Anyone who runs a business has good reason to respect Mr. Cameron, 56, who got where he is through ingenuity and hard work. By all accounts fearless, he's wrung incredible feats from his crews and actors - though not always kindly. He's also survived for most of his career without the services of an agent.
Transplanted to California when his family moved there in 1971, Mr. Cameron broke into film by working as a model maker for low-budget icon Roger Corman. His first directorial success came in 1984 with The Terminator, which earned US $78 million on its slender US $6.4 million budget. With female lead Sarah Connor - played by Linda Hamilton, the fourth of Mr. Cameron's five wives - this sci-fi classic ushered action-movie heroines into the mainstream.
A polymath who is equal parts artist and engineer, the famously exacting Mr. Cameron went on to push the boundaries of filmmaking technology. In the 1989 deep-sea epic The Abyss and 1991's Terminator 2: Judgment Day, he and special-effects shop Industrial Light & Magic brought realistic computer-generated characters to the big screen.
In the early 1990s, Mr.

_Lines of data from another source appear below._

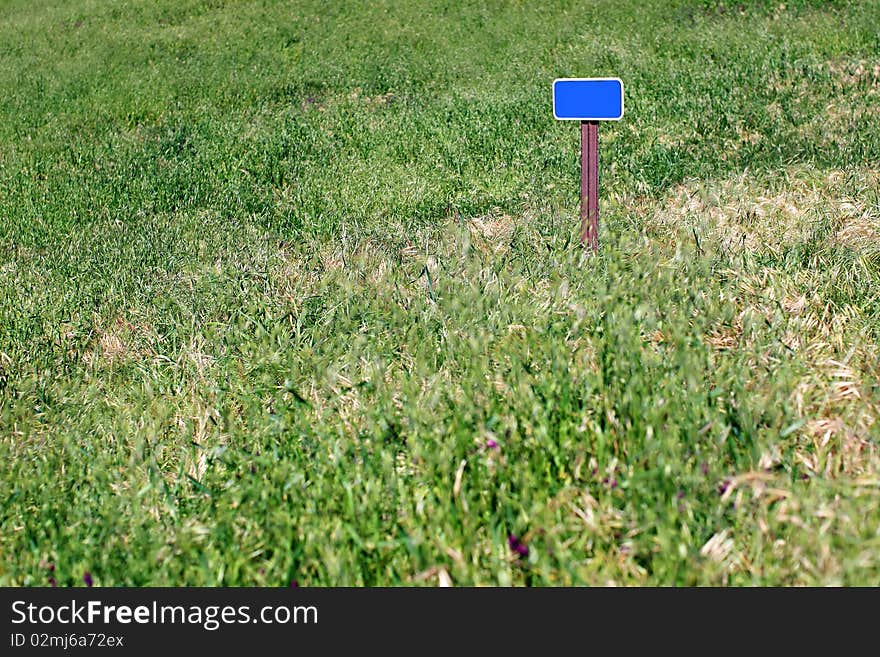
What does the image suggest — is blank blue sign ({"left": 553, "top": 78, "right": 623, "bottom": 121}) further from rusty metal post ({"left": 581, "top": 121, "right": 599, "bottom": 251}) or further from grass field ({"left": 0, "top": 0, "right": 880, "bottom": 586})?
grass field ({"left": 0, "top": 0, "right": 880, "bottom": 586})

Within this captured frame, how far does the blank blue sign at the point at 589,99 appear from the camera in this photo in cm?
466

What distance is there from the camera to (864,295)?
4.15 meters

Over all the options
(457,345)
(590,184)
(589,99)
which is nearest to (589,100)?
(589,99)

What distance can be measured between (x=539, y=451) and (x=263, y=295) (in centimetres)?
291

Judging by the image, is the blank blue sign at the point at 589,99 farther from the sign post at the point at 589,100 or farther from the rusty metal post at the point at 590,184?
the rusty metal post at the point at 590,184

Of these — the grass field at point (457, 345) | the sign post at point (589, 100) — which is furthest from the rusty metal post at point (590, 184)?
the grass field at point (457, 345)

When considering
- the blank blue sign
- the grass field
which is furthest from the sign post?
the grass field

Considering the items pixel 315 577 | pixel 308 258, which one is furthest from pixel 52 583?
pixel 308 258

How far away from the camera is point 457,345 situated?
3846 millimetres

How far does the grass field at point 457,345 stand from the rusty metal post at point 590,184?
155mm

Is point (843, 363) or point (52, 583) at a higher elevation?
point (843, 363)

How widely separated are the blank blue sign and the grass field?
0.84 metres

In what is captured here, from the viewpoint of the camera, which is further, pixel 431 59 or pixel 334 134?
pixel 431 59

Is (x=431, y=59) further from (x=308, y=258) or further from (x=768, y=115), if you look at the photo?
(x=308, y=258)
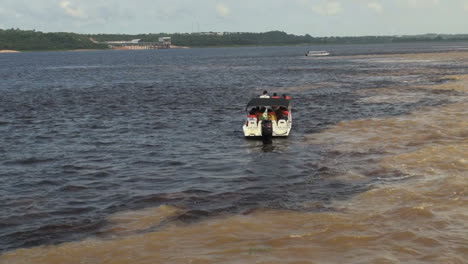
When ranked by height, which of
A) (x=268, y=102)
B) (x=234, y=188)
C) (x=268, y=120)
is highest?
(x=268, y=102)

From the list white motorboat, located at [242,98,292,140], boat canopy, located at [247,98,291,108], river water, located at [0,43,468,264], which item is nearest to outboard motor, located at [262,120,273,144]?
white motorboat, located at [242,98,292,140]

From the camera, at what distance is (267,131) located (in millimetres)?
28750

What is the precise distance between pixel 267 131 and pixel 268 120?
0.70m

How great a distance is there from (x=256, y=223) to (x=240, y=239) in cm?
138

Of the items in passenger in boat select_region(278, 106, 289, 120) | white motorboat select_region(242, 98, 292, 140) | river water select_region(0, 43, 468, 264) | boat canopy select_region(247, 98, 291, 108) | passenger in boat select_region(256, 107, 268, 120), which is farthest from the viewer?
passenger in boat select_region(278, 106, 289, 120)

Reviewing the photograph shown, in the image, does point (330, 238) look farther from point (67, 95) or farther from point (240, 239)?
point (67, 95)

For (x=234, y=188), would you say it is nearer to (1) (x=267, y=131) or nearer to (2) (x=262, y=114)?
(1) (x=267, y=131)

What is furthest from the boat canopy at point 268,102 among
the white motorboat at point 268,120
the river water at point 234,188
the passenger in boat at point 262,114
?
the river water at point 234,188

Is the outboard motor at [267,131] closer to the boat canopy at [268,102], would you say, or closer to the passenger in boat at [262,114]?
the passenger in boat at [262,114]

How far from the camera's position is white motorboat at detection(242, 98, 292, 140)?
28969 mm

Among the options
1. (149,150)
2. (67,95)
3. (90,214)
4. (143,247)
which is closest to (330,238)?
(143,247)

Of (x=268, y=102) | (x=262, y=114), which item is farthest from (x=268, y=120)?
(x=268, y=102)

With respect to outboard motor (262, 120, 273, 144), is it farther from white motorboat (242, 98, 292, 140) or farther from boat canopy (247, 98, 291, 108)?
boat canopy (247, 98, 291, 108)

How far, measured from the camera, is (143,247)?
14766 millimetres
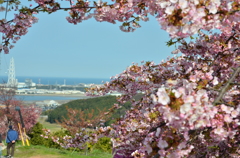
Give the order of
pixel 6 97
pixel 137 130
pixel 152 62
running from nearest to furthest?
pixel 137 130 → pixel 152 62 → pixel 6 97

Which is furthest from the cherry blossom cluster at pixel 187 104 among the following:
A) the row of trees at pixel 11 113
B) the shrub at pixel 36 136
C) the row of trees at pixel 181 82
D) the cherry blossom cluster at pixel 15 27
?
the row of trees at pixel 11 113

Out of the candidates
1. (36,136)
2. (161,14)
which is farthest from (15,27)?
(36,136)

Cameron co-founded Digital Domain, which is now a leading provider of computerized visual effects for feature films. After following up Titanic with a string of underwater documentaries, he revitalized and revolutionized 3-D movies by taking Avatar audiences to the luminous planet Pandora. A blend of live action and computer animation, Avatar was shot using a new 3-D camera system that Mr. Cameron helped invent.
"I'm an explorer by heart, a filmmaker by trade," he explained to Ms. Keegan. "There is nothing that Hollywood can offer more tantalizing or powerful than the chance to explore a place nobody has ever seen."
For someone with a reputation as a tyrannical boss, the gun-loving auteur sounds positively moderate on the subject of leadership. "I think Canadian leaders tend to, you know, be less personal, less mud-slinging. I'm not saying they're devoid of it, but I think they're less prone to dirty politics," Mr. Cameron told The Globe's Josh Wingrove during his Alberta visit. "We're just a little bit more decent in the way we get things resolved."
On that note, Mr. Cameron also admitted that he used to be hotheaded and rude on the set - a leadership style he now regards as counterproductive. "You have to inspire people to do their best by respecting them," he said. "Even going into a room where you know going in that you're probably going to disagree with almost everything the other person says, if you respect them, you'll still find some way to be constructive. And if you don't, then you can yell at them."